Oman’s Sovereign Wealth Fund and a Temasek Linked Unit Back a 255 Million Dollar Private Credit Deal in Asia
Oman Investment Authority and SeaTown Holdings International, a unit linked to Singapore’s Temasek through its Seviora asset management group, have joined Vietnam Oman Investment in a US$255 million private credit financing for Vinpearl JSC, the hospitality and leisure arm of Vietnam’s Vingroup.
The financing will support Vinpearl’s long term expansion plans. According to the deal details and company disclosures, the transaction is structured through convertible dividend preference shares, with Jefferies Financial Group acting as financial adviser to Vinpearl. The deal adds to evidence that institutional appetite for Asian private credit remains active, even as global regulators and investors pay closer attention to the asset class, its transparency, its liquidity profile and its links with the wider financial system.
Why it matters
The transaction highlights the growing role of Gulf sovereign investors in global private credit, an asset class that has expanded as companies seek alternatives to traditional bank lending and as institutional investors look for structured income opportunities. The Financial Stability Board has estimated that private credit has grown to roughly US$1.5 trillion to US$2 trillion and has warned that deeper links with banks, insurers and private equity firms raise vulnerabilities that require closer monitoring.

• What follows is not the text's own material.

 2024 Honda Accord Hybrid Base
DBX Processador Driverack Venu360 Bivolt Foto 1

For Oman Investment Authority, the deal provides exposure to an Asian growth platform in hospitality and leisure, alongside established institutional partners. The use of convertible dividend preference shares suggests a structure designed to combine income generation with potential equity upside, while offering stronger downside features than ordinary equity.
For the wider Gulf, the transaction fits a broader diversification pattern, with regional sovereign investors increasingly looking beyond public markets and into private credit, infrastructure, private equity and Asian growth opportunities. Partnering with experienced global investors can help improve access to deal flow, strengthen due diligence and build expertise in a maturing segment of private markets.
Outlook
The structure of the transaction points to a measured approach, focused on a growth oriented borrower and a hybrid instrument rather than plain equity. This may appeal to sovereign investors seeking long term return diversification while retaining a degree of contractual protection. At the same time, the broader private credit environment is becoming more selective, with global regulators warning that rapid growth, opacity, liquidity risk and interconnectedness require closer monitoring. For Gulf investors, the opportunity remains attractive, but manager selection, borrower quality, documentation strength and exit visibility will be increasingly important. Whether Gulf sovereign funds continue to scale private credit allocations in Asia will be a key theme to watch as the asset class moves into a more disciplined phase.